Laradockで設定した情報を反映していきます。
DB_HOST=mysql
DB_DATABASE=testdb
DB_USERNAME=testuser
DB_PASSWORD=password
以上でLaradockを使った環境構築が完了しました。
では、ブラウザで確認していきましょう。
ブラウザで確認
Laravel
http://localhostでLaravelの初期画面を確認することができます。
phpMyAdmin
phpMyAdminは8081番ポートに設定されているので、http://localhost:8081で確認することができます。

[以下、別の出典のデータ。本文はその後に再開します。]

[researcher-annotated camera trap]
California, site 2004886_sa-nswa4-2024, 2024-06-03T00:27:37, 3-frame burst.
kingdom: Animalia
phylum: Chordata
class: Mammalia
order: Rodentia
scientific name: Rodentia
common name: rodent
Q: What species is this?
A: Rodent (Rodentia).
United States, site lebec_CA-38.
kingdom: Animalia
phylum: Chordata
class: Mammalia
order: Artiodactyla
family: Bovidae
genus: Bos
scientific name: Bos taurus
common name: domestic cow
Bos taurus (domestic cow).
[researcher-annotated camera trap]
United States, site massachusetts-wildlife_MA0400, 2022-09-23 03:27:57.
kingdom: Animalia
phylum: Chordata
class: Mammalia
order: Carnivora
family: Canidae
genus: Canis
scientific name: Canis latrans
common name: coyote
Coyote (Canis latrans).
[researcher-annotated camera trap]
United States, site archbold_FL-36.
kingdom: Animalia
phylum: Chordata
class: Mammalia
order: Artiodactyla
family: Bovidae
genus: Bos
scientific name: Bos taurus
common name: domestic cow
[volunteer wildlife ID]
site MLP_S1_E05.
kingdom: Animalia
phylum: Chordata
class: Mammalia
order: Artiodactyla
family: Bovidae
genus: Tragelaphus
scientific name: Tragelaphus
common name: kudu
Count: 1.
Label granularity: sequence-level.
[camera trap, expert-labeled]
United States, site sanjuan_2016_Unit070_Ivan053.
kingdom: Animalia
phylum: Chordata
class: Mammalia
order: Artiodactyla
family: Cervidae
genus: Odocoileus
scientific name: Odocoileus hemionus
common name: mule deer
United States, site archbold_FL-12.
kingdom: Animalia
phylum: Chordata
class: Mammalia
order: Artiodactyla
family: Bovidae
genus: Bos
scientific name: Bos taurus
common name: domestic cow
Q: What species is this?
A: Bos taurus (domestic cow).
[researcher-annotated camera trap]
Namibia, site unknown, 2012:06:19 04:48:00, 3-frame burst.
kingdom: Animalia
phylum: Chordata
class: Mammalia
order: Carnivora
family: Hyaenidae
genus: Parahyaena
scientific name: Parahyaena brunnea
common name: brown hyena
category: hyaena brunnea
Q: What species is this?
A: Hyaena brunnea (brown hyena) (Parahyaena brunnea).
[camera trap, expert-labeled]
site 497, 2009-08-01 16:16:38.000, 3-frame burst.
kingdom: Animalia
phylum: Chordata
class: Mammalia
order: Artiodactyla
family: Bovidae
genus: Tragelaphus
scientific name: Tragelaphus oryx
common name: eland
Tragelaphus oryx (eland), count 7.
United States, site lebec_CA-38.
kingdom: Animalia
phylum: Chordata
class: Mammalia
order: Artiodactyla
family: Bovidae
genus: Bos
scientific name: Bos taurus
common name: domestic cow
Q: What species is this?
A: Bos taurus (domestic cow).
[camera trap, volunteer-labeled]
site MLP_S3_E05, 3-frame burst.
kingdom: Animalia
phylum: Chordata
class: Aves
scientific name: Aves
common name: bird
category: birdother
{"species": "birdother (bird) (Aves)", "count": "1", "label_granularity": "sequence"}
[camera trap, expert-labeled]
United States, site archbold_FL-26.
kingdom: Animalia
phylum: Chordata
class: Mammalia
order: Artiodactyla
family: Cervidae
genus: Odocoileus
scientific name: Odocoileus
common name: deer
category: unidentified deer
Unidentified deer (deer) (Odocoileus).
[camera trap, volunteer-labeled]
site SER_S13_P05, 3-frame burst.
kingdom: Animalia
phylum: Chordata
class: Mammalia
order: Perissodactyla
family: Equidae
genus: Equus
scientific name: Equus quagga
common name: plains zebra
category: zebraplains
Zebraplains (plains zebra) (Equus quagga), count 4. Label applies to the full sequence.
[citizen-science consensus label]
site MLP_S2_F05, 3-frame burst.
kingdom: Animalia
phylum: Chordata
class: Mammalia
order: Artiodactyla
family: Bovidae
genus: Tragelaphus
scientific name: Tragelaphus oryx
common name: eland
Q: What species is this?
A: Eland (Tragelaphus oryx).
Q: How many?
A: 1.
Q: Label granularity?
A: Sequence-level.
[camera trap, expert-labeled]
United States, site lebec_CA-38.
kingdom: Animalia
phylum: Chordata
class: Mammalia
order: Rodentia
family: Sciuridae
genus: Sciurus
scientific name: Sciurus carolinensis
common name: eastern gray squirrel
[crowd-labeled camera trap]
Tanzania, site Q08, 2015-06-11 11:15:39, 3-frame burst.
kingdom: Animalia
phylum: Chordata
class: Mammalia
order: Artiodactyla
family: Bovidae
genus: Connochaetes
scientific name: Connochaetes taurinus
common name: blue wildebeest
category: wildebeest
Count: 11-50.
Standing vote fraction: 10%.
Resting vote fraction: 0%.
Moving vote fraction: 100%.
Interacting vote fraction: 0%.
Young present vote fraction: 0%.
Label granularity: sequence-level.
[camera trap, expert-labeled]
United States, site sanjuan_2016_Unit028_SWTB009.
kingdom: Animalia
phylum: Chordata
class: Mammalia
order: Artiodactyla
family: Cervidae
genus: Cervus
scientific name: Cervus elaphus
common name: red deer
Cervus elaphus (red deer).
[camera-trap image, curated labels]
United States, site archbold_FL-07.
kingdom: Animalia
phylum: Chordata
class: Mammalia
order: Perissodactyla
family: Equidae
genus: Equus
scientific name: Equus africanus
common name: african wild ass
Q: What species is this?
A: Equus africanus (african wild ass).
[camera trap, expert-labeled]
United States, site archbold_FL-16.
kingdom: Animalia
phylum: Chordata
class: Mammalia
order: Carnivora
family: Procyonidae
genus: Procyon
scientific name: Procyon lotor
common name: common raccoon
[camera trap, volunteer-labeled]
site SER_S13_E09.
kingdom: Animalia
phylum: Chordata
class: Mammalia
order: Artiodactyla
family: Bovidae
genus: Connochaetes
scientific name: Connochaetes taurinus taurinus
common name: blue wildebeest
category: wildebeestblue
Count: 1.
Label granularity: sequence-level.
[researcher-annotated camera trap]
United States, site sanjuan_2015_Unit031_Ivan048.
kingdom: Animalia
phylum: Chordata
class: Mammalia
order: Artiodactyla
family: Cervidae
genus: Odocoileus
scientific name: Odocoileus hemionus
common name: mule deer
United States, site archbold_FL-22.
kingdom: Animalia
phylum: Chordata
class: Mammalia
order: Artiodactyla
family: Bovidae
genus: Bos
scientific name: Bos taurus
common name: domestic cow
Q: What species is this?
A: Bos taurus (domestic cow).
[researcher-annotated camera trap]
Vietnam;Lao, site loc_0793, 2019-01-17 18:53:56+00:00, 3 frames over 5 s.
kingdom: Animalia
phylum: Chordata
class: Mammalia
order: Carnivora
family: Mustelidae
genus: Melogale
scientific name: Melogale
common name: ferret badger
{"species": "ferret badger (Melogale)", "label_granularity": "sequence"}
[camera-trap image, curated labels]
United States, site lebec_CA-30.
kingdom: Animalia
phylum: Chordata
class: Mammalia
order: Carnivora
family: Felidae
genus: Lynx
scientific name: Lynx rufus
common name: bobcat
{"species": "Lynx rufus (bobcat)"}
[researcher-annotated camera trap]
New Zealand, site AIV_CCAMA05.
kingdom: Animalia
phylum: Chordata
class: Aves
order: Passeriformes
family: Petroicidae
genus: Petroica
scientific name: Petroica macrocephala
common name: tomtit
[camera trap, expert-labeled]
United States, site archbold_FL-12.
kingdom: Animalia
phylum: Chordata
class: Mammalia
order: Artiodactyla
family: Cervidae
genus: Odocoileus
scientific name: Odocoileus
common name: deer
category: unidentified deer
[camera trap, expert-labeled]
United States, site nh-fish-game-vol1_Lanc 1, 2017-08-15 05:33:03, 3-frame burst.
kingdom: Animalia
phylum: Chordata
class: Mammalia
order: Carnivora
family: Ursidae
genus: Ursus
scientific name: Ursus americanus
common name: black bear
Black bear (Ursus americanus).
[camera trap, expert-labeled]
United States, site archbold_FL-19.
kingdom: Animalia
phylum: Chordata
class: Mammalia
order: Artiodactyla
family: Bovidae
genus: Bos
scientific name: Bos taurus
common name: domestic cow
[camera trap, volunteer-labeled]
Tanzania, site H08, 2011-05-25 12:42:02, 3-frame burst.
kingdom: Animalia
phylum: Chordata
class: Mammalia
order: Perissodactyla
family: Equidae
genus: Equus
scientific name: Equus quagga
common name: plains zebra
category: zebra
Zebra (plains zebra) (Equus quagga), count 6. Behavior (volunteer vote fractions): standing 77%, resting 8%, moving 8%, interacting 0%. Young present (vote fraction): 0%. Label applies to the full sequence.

phpMyAdminのログイン画面が表示されるので、Laradockの.envファイルで設定した情報でアクセスすることができます。
- サーバ:mysql
- ユーザー名:MYSQL_USERの値
- パスワード:MYSQL_PASSWORDの値
MailHog
MailHogは8025番ポートに設定されているので、http://localhost:8025で確認することができます。
無事に環境構築できていることが確認できました。
開発終了時には下記コマンドでDockerコンテナを停止しておきましょう。
docker-compose stop
まとめ
Laradockを使ったLaravelの開発環境構築の方法を紹介してきました。
Dockerの知識が少ない方でも理解しながら環境構築ができたのではないでしょうか?
もちろん実務や本番環境を構築する際にはもっとDockerやインフラの知識が必要だと考えています。
しかし、冒頭にも述べたように個人開発などの際にサッとお手軽に開発環境を構築するにはとてもいい手段だと思います。
ぜひ、皆さんの開発環境構築の手助けになれば嬉しいです。